--- Document section Enclosed Below ---

Yes, good work. I almost failed an arithmetic exam at school. Did go on to study applied maths at university for two years though! Had a wonderful professor called R B Dingle, much missed.
Though we should get going again with an incredibly simple one. (the maths symbols are meant to be a Plus Sign (+); a Minus sign (-); and a Multiplication sign (x).
Apparently I can’t just write E. It isn’t a complete sentence.
Yes ! Well done Eoink !
If you had just written “E” I wouldn’t have known whether you were quoting the correct answer, or squawking in despair “eeeeh !” at a seemingly impossible brain teaser.
Apologies for that one.
The next one might be a trifle more challenging (well, it was for me !) but i’ll post it later this evening when the guys “Down Under” have a chance to be up and running tomorrow morning.
Cheers
Don
Actually as my first name is Eoin I often sign myself as E on emails, so it would have been definitely ambiguous to people who know that.
12 letter word
You need to figure out the starting point, then move from adjoining square to adjoining square, (horizontally or vertically but not diagonally), to spell a 12-letter word, using each letter once and only once.
Of course, you need to fill in the missing letters as well.
Do you want the short answer to the 12 letter word?
Hi Steve,
I’ll keep my answer brief …
You got it
Well done !
I’m lost TBH.

--- End of Enclosed Document section ---
--- Source information Enclosed Below ---

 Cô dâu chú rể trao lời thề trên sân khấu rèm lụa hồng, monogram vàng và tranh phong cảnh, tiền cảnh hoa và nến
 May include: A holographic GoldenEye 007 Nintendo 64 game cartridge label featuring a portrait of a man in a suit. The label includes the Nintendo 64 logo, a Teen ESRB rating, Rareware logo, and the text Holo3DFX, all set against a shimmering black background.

--- End of Enclosed Source information ---
--- Source information Enclosed Below ---

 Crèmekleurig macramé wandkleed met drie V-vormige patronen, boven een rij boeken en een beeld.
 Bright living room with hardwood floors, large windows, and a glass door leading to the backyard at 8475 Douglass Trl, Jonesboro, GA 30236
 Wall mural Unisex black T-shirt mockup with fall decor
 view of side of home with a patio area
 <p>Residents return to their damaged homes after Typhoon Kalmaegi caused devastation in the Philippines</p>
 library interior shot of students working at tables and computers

--- End of Enclosed Source information ---

** Task description **
Reproduce a passage from the puzzle thread verbatim, starting at "Yes, good work." and ending after "done Eoink !".

** Answer box **
Yes, good work. I almost failed an arithmetic exam at school. Did go on to study applied maths at university for two years though! Had a wonderful professor called R B Dingle, much missed.
Though we should get going again with an incredibly simple one. (the maths symbols are meant to be a Plus Sign (+); a Minus sign (-); and a Multiplication sign (x).
Apparently I can’t just write E. It isn’t a complete sentence.
Yes ! Well done Eoink !